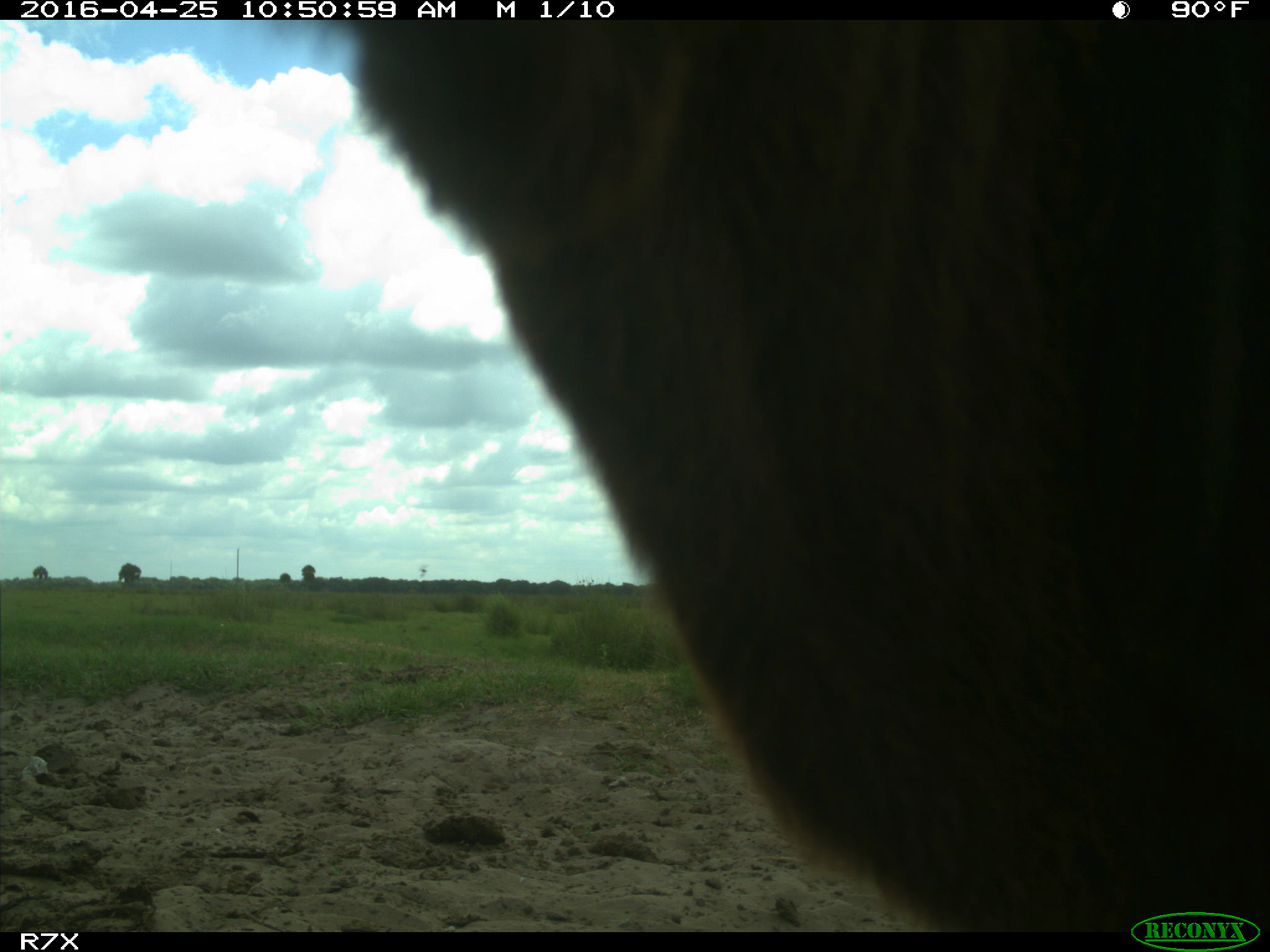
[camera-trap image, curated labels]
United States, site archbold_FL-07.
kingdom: Animalia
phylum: Chordata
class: Mammalia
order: Artiodactyla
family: Bovidae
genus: Bos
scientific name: Bos taurus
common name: domestic cow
Bos taurus (domestic cow).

## [What this task involves]
The reply has to reproduce every line above verbatim and contain no pictures.

## [Exercise result]
[camera-trap image, curated labels]
United States, site archbold_FL-07.
kingdom: Animalia
phylum: Chordata
class: Mammalia
order: Artiodactyla
family: Bovidae
genus: Bos
scientific name: Bos taurus
common name: domestic cow
Bos taurus (domestic cow).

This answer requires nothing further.